Copy all of the material below, line for line.

========

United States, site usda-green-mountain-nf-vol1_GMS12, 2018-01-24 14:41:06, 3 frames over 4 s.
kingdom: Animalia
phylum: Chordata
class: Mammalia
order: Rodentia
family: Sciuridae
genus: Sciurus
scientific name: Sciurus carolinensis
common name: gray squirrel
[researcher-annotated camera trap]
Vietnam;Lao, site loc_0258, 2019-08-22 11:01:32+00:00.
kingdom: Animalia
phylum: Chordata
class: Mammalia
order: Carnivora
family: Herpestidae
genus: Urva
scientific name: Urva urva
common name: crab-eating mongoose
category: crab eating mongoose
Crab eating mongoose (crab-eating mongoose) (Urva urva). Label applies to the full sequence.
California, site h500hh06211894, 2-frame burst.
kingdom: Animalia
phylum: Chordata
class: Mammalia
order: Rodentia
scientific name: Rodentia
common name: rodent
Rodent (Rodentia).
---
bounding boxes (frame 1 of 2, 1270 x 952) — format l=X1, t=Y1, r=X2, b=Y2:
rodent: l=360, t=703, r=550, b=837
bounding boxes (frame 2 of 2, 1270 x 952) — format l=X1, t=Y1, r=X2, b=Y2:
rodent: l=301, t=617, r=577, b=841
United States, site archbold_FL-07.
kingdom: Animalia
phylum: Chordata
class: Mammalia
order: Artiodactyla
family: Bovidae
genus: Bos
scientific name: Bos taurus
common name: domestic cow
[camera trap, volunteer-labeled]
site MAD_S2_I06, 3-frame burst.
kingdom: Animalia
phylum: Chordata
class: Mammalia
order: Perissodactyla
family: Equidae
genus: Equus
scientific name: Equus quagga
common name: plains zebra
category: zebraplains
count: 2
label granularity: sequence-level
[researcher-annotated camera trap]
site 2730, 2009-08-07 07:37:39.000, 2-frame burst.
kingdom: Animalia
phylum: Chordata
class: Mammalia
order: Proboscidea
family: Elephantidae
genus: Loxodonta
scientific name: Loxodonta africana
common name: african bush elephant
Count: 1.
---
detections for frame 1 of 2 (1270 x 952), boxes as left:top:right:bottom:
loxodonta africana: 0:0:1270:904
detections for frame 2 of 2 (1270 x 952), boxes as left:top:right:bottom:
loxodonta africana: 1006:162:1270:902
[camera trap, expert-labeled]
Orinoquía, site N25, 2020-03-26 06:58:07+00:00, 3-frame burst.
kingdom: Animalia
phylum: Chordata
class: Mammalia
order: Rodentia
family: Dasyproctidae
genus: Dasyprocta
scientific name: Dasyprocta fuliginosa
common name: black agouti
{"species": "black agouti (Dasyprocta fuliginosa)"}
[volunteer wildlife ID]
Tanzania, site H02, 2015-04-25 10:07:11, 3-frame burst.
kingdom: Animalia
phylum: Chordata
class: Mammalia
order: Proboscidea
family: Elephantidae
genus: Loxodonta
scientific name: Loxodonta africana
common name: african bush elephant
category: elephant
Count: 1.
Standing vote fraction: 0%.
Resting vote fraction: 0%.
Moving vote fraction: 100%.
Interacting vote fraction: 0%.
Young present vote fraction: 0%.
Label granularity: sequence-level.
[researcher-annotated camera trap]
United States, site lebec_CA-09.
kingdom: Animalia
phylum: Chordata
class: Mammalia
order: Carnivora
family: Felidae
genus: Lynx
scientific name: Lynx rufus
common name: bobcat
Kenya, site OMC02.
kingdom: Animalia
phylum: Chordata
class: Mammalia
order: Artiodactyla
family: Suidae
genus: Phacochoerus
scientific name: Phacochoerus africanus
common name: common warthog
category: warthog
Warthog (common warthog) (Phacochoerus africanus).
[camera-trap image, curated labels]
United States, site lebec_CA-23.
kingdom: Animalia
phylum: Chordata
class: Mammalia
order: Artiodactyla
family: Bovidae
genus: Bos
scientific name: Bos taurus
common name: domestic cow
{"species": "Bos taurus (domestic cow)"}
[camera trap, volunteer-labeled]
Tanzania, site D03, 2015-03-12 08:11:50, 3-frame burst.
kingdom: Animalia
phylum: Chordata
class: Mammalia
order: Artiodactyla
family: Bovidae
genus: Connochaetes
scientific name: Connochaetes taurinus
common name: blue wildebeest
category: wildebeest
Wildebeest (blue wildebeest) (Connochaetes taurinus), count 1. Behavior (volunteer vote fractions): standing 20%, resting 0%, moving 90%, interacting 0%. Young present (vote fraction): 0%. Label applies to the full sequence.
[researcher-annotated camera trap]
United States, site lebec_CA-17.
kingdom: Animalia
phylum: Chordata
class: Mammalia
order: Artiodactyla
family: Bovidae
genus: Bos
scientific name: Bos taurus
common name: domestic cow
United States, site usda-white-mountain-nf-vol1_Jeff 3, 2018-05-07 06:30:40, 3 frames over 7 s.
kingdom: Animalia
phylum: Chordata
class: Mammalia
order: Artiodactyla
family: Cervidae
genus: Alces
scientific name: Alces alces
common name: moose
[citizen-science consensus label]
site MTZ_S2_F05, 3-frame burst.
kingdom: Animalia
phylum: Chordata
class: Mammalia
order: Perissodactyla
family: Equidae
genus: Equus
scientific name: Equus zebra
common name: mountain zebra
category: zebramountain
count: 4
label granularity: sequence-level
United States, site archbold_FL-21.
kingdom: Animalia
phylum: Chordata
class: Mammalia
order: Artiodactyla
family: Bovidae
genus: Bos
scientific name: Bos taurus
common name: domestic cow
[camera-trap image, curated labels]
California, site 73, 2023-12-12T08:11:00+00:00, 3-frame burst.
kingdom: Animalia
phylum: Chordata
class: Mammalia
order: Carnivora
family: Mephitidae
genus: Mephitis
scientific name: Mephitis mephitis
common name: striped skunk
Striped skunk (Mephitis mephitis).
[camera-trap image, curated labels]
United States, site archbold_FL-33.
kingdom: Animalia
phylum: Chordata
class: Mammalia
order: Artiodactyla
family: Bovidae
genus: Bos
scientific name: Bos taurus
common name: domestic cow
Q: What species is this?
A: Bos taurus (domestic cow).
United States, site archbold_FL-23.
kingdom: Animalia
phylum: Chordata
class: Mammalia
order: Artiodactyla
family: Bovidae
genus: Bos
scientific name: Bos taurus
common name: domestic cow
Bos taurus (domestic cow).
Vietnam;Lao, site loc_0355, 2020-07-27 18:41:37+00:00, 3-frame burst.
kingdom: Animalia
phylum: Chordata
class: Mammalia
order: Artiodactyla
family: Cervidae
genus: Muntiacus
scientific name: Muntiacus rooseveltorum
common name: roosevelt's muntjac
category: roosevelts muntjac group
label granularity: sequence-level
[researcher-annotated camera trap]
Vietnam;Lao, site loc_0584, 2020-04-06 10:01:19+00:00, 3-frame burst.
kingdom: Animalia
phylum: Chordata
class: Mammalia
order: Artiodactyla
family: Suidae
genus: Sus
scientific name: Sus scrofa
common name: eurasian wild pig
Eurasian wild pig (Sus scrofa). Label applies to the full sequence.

========

→ Result of the exercise:
United States, site usda-green-mountain-nf-vol1_GMS12, 2018-01-24 14:41:06, 3 frames over 4 s.
kingdom: Animalia
phylum: Chordata
class: Mammalia
order: Rodentia
family: Sciuridae
genus: Sciurus
scientific name: Sciurus carolinensis
common name: gray squirrel
[researcher-annotated camera trap]
Vietnam;Lao, site loc_0258, 2019-08-22 11:01:32+00:00.
kingdom: Animalia
phylum: Chordata
class: Mammalia
order: Carnivora
family: Herpestidae
genus: Urva
scientific name: Urva urva
common name: crab-eating mongoose
category: crab eating mongoose
Crab eating mongoose (crab-eating mongoose) (Urva urva). Label applies to the full sequence.
California, site h500hh06211894, 2-frame burst.
kingdom: Animalia
phylum: Chordata
class: Mammalia
order: Rodentia
scientific name: Rodentia
common name: rodent
Rodent (Rodentia).
---
bounding boxes (frame 1 of 2, 1270 x 952) — format l=X1, t=Y1, r=X2, b=Y2:
rodent: l=360, t=703, r=550, b=837
bounding boxes (frame 2 of 2, 1270 x 952) — format l=X1, t=Y1, r=X2, b=Y2:
rodent: l=301, t=617, r=577, b=841
United States, site archbold_FL-07.
kingdom: Animalia
phylum: Chordata
class: Mammalia
order: Artiodactyla
family: Bovidae
genus: Bos
scientific name: Bos taurus
common name: domestic cow
[camera trap, volunteer-labeled]
site MAD_S2_I06, 3-frame burst.
kingdom: Animalia
phylum: Chordata
class: Mammalia
order: Perissodactyla
family: Equidae
genus: Equus
scientific name: Equus quagga
common name: plains zebra
category: zebraplains
count: 2
label granularity: sequence-level
[researcher-annotated camera trap]
site 2730, 2009-08-07 07:37:39.000, 2-frame burst.
kingdom: Animalia
phylum: Chordata
class: Mammalia
order: Proboscidea
family: Elephantidae
genus: Loxodonta
scientific name: Loxodonta africana
common name: african bush elephant
Count: 1.
---
detections for frame 1 of 2 (1270 x 952), boxes as left:top:right:bottom:
loxodonta africana: 0:0:1270:904
detections for frame 2 of 2 (1270 x 952), boxes as left:top:right:bottom:
loxodonta africana: 1006:162:1270:902
[camera trap, expert-labeled]
Orinoquía, site N25, 2020-03-26 06:58:07+00:00, 3-frame burst.
kingdom: Animalia
phylum: Chordata
class: Mammalia
order: Rodentia
family: Dasyproctidae
genus: Dasyprocta
scientific name: Dasyprocta fuliginosa
common name: black agouti
{"species": "black agouti (Dasyprocta fuliginosa)"}
[volunteer wildlife ID]
Tanzania, site H02, 2015-04-25 10:07:11, 3-frame burst.
kingdom: Animalia
phylum: Chordata
class: Mammalia
order: Proboscidea
family: Elephantidae
genus: Loxodonta
scientific name: Loxodonta africana
common name: african bush elephant
category: elephant
Count: 1.
Standing vote fraction: 0%.
Resting vote fraction: 0%.
Moving vote fraction: 100%.
Interacting vote fraction: 0%.
Young present vote fraction: 0%.
Label granularity: sequence-level.
[researcher-annotated camera trap]
United States, site lebec_CA-09.
kingdom: Animalia
phylum: Chordata
class: Mammalia
order: Carnivora
family: Felidae
genus: Lynx
scientific name: Lynx rufus
common name: bobcat
Kenya, site OMC02.
kingdom: Animalia
phylum: Chordata
class: Mammalia
order: Artiodactyla
family: Suidae
genus: Phacochoerus
scientific name: Phacochoerus africanus
common name: common warthog
category: warthog
Warthog (common warthog) (Phacochoerus africanus).
[camera-trap image, curated labels]
United States, site lebec_CA-23.
kingdom: Animalia
phylum: Chordata
class: Mammalia
order: Artiodactyla
family: Bovidae
genus: Bos
scientific name: Bos taurus
common name: domestic cow
{"species": "Bos taurus (domestic cow)"}
[camera trap, volunteer-labeled]
Tanzania, site D03, 2015-03-12 08:11:50, 3-frame burst.
kingdom: Animalia
phylum: Chordata
class: Mammalia
order: Artiodactyla
family: Bovidae
genus: Connochaetes
scientific name: Connochaetes taurinus
common name: blue wildebeest
category: wildebeest
Wildebeest (blue wildebeest) (Connochaetes taurinus), count 1. Behavior (volunteer vote fractions): standing 20%, resting 0%, moving 90%, interacting 0%. Young present (vote fraction): 0%. Label applies to the full sequence.
[researcher-annotated camera trap]
United States, site lebec_CA-17.
kingdom: Animalia
phylum: Chordata
class: Mammalia
order: Artiodactyla
family: Bovidae
genus: Bos
scientific name: Bos taurus
common name: domestic cow
United States, site usda-white-mountain-nf-vol1_Jeff 3, 2018-05-07 06:30:40, 3 frames over 7 s.
kingdom: Animalia
phylum: Chordata
class: Mammalia
order: Artiodactyla
family: Cervidae
genus: Alces
scientific name: Alces alces
common name: moose
[citizen-science consensus label]
site MTZ_S2_F05, 3-frame burst.
kingdom: Animalia
phylum: Chordata
class: Mammalia
order: Perissodactyla
family: Equidae
genus: Equus
scientific name: Equus zebra
common name: mountain zebra
category: zebramountain
count: 4
label granularity: sequence-level
United States, site archbold_FL-21.
kingdom: Animalia
phylum: Chordata
class: Mammalia
order: Artiodactyla
family: Bovidae
genus: Bos
scientific name: Bos taurus
common name: domestic cow
[camera-trap image, curated labels]
California, site 73, 2023-12-12T08:11:00+00:00, 3-frame burst.
kingdom: Animalia
phylum: Chordata
class: Mammalia
order: Carnivora
family: Mephitidae
genus: Mephitis
scientific name: Mephitis mephitis
common name: striped skunk
Striped skunk (Mephitis mephitis).
[camera-trap image, curated labels]
United States, site archbold_FL-33.
kingdom: Animalia
phylum: Chordata
class: Mammalia
order: Artiodactyla
family: Bovidae
genus: Bos
scientific name: Bos taurus
common name: domestic cow
Q: What species is this?
A: Bos taurus (domestic cow).
United States, site archbold_FL-23.
kingdom: Animalia
phylum: Chordata
class: Mammalia
order: Artiodactyla
family: Bovidae
genus: Bos
scientific name: Bos taurus
common name: domestic cow
Bos taurus (domestic cow).
Vietnam;Lao, site loc_0355, 2020-07-27 18:41:37+00:00, 3-frame burst.
kingdom: Animalia
phylum: Chordata
class: Mammalia
order: Artiodactyla
family: Cervidae
genus: Muntiacus
scientific name: Muntiacus rooseveltorum
common name: roosevelt's muntjac
category: roosevelts muntjac group
label granularity: sequence-level
[researcher-annotated camera trap]
Vietnam;Lao, site loc_0584, 2020-04-06 10:01:19+00:00, 3-frame burst.
kingdom: Animalia
phylum: Chordata
class: Mammalia
order: Artiodactyla
family: Suidae
genus: Sus
scientific name: Sus scrofa
common name: eurasian wild pig
Eurasian wild pig (Sus scrofa). Label applies to the full sequence.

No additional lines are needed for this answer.